1° Limite o opportunità. Dunque, per avere la detrazione è necessario effettuare una ristrutturazione edilizia, sia su singole unità immobiliari residenziali sia su parti comuni di edifici, di cui all’art. 1117 del codice civile, sempre residenziali.

Occorre, inoltre, che le spese per questi interventi di recupero edilizio siano sostenute dal 26 giugno 2012, data di entrata in vigore dell’art. 11 del D.L. n. 83 del 2012.

Per conseguire il bonus è indispensabile che la data dell’inizio dei lavori di ristrutturazione anticipi quella in cui si comprano i beni.

Di contro, non è fondamentale che le spese di ristrutturazione siano sostenute antecedentemente a quelle per l’arredo dell’immobile.

La data di avvio dei lavori può essere provata da eventuali abilitazioni amministrative, dalla comunicazione preventiva all’Asl, quando è obbligatoria.

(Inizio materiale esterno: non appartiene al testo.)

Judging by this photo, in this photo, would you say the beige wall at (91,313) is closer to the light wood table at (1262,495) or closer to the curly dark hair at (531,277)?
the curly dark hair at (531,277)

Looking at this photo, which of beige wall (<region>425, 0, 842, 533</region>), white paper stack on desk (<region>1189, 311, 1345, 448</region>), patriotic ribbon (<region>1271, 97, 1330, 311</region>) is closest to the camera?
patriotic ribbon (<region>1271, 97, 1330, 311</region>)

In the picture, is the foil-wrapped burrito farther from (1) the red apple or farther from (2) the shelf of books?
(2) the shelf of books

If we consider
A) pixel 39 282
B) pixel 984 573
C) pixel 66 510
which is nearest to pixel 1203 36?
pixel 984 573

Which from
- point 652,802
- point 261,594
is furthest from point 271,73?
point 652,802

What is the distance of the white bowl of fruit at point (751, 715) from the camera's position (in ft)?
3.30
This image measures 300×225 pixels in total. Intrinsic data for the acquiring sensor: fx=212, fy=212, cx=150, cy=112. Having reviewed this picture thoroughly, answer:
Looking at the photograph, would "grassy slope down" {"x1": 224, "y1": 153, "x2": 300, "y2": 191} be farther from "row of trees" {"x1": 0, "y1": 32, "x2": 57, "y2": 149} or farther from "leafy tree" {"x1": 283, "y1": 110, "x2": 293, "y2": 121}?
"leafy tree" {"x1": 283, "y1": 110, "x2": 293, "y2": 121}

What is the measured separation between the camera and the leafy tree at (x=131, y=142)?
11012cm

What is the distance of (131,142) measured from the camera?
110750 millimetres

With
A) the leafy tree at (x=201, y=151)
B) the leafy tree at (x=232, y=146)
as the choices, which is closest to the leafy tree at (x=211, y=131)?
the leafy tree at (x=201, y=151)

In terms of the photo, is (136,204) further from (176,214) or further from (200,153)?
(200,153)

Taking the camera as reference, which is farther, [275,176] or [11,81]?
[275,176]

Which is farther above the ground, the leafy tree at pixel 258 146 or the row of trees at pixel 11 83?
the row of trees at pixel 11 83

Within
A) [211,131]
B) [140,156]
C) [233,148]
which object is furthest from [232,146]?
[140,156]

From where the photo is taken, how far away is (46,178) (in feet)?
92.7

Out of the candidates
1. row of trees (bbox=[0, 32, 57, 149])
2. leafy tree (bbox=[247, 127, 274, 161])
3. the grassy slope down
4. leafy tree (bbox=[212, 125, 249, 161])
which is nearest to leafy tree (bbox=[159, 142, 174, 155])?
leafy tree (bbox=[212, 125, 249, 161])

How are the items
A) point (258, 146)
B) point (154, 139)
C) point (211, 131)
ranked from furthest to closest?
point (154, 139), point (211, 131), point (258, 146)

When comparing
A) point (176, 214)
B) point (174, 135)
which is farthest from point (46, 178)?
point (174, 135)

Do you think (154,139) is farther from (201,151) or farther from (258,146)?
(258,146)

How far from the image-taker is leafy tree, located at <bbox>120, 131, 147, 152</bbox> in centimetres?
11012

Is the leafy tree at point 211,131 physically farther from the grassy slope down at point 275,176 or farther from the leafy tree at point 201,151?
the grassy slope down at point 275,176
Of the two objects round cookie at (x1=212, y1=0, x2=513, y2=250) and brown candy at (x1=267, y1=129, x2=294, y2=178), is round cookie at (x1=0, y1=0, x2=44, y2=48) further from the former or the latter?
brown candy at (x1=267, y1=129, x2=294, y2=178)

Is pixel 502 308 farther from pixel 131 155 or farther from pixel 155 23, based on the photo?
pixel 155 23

Invece, per gli interventi che non richiedono comunicazioni o titoli abilitativi, basta una dichiarazione sostitutiva di atto di notorietà, ex art. 47 del dPR n. 445/2000, come stabilito dal provvedimento del direttore dell’Agenzia delle Entrate del 2 novembre 2011.

L’Agenzia delle Entrate con la Circolare n. 29/E, del 18.09.2013, ha evidenziato che il bonus è collegato agli interventi: di manutenzione ordinaria, di manutenzione straordinaria, di restauro e di risanamento conservativo, di ristrutturazione edilizia, necessari alla ricostruzione o al ripristino dell’immobile danneggiato a seguito di eventi calamitosi. A titolo di esempio, l’Agenzia delle Entrate, ricorda che la manutenzione straordinaria comprende:

  • l’installazione di ascensori e scale di sicurezza;
  • la realizzazione dei servizi igienici;
  • la sostituzione di infissi esterni con modifica di materiale o tipologia di infisso;
  • il rifacimento di scale e rampe;
  • la realizzazione di recinzioni, muri di cinta e cancellate;
  • la costruzione di scale interne;
  • la sostituzione dei tramezzi interni senza alterazione della tipologia dell’unità immobiliare;

La ristrutturazione edilizia:

  • la modifica della facciata;
  • la realizzazione di una mansarda o di un balcone;
  • la trasformazione della soffitta in mansarda o del balcone in veranda;
  • l’apertura di nuove porte e finestre;
  • la costruzione dei servizi igienici in ampliamento delle superfici e dei volumi esistenti.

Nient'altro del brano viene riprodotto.